### [Required work]
(a) From the stream processing talk transcript, transcribe word for word the passage that begins at "So, let's start" and stops after "of its values.".
(b) Condense the paragraph of the stream processing talk transcript that begins "All of us live in the era of big data" into a short bulleted list that keeps its main facts.

### [Extracted text]
Cloud Native Computing Foundation KCD Africa, 1 Jun 2021

Previous Meeting Next Meeting

⏯

youtube image

►

From YouTube: Migrating unicorn company to real-time stream processing

Description

Every company is a data company nowadays. Ruslan will present how he has migrated Bolt from batch data workloads and synchronous processing to real-time data streaming and asynchronous processing.
He will talk about the problems he faced along the way and the lessons team has learned from this migration. Ruslan will also focus on the unleashed value real-time data provided to the company.

A

Hello, everyone. Thank you very much for joining this presentation. Hope you'll, find it useful. My name is roslan. I work as data architect at bolt and today I will tell you our experience migrating unicorn size company from batch to real time stream processing.

A

I guess most of you are fairly familiar with bolt. We are leading micro, mobility and transportation platform in europe and africa. This slide shows the volume of money raised by different players in the market.

A

It can be a bit outdated, but it conveys very important meaning it basically shows how important for the success is to be efficient in today's business.

A

These are the topics we will cover in our presentation. Today we will start with understanding which requirements users have towards data nowadays, then we will talk about. Why would companies want to adopt stream, processing and migrate away from batch towards stream?

A

Then we will discuss where to get the events to process with stream processing. Then we will discuss the actual internals of the stream processing and we will wrap it up with discussing which problems we have experienced along our way and which lessons we have learned.

A

So, let's start with understanding what kind of requirements users have towards the data data can originate in many different sources. Those can be backend, microservices, front-end, microservices databases, be it sql, database or nosql database.

A

Some files- it can be even be user input after all, but first and foremost, requirements which users have towards data is that data has to be consistent across different systems and services. Users will not tolerate if they see one number in one place and another number somewhere else.

A

Second requirement is that users don't actually care where this data has originated from, be it structured source or database or unstructured. They want to have easy way to query the data and to get they want to have easy way to get to all of its fields and all of its values.

A

All of us live in the era of big data, meaning that volumes of the data we have to process and store and handle only grows over the time. But users don't actually care about that. They want to have access to both current data or the fresh data and all the historical data and last but not the least, is actually the speed of data delivery. Users, usually don't want to wait for the data to get to propagate through the systems or to get delivered to the final system.

A

They want to have access to it, the fastest, the better. Now that we know which requirements people have towards the data, let's discuss, why would any company want to actually adopt the stream processing and remember? We have talked briefly about the importance of being efficient in today's business and that's exactly the point of this slide com. Any company would prefer to adopt stream processing because it actually puts data in to the motion. It allows data to flow throughout the systems and it means that company can develop so-called reactive microservices.

### [Extracted data]
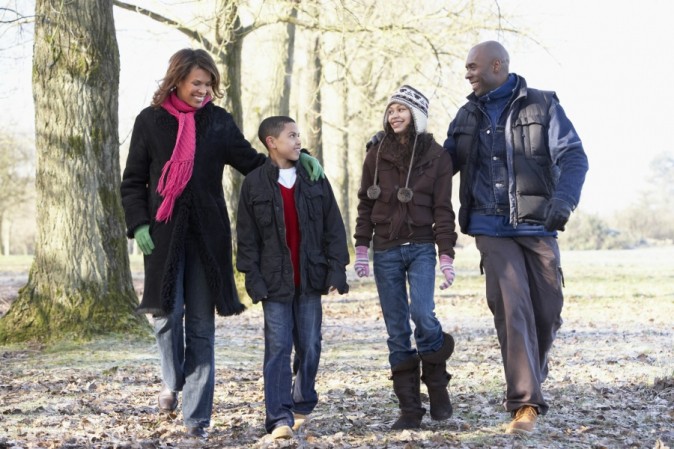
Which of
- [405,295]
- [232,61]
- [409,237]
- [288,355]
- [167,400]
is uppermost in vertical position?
[232,61]

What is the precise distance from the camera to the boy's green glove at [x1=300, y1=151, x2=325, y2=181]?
582 cm

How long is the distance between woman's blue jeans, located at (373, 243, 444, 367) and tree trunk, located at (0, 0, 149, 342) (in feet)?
15.3

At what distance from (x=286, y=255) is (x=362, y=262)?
60 centimetres

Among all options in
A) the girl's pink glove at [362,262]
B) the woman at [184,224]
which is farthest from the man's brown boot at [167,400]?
the girl's pink glove at [362,262]

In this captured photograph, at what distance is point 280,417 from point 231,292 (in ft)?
2.62

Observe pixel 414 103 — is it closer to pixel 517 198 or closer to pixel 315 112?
pixel 517 198

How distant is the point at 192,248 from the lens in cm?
580

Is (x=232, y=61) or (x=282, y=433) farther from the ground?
(x=232, y=61)

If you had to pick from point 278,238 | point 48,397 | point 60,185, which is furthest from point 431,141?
point 60,185

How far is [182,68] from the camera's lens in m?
5.75

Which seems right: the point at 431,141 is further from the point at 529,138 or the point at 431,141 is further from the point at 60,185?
the point at 60,185

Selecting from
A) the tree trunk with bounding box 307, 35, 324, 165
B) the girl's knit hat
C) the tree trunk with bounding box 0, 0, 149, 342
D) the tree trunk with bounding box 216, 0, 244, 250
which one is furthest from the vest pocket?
the tree trunk with bounding box 307, 35, 324, 165

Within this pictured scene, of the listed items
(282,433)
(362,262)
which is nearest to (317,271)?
(362,262)

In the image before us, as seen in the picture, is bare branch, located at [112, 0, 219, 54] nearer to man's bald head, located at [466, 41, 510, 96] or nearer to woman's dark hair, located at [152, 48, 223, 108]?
woman's dark hair, located at [152, 48, 223, 108]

### [In response]
(a)
So, let's start with understanding what kind of requirements users have towards the data data can originate in many different sources. Those can be backend, microservices, front-end, microservices databases, be it sql, database or nosql database.

A

Some files- it can be even be user input after all, but first and foremost, requirements which users have towards data is that data has to be consistent across different systems and services. Users will not tolerate if they see one number in one place and another number somewhere else.

A

Second requirement is that users don't actually care where this data has originated from, be it structured source or database or unstructured. They want to have easy way to query the data and to get they want to have easy way to get to all of its fields and all of its values.

(b)
- The volume of data that must be processed, stored and handled keeps growing over time.
- Users don't care about that growth.
- Users want access to both current, fresh data and all historical data.
- Speed of delivery matters: users don't want to wait for data to propagate through the systems or reach the final system.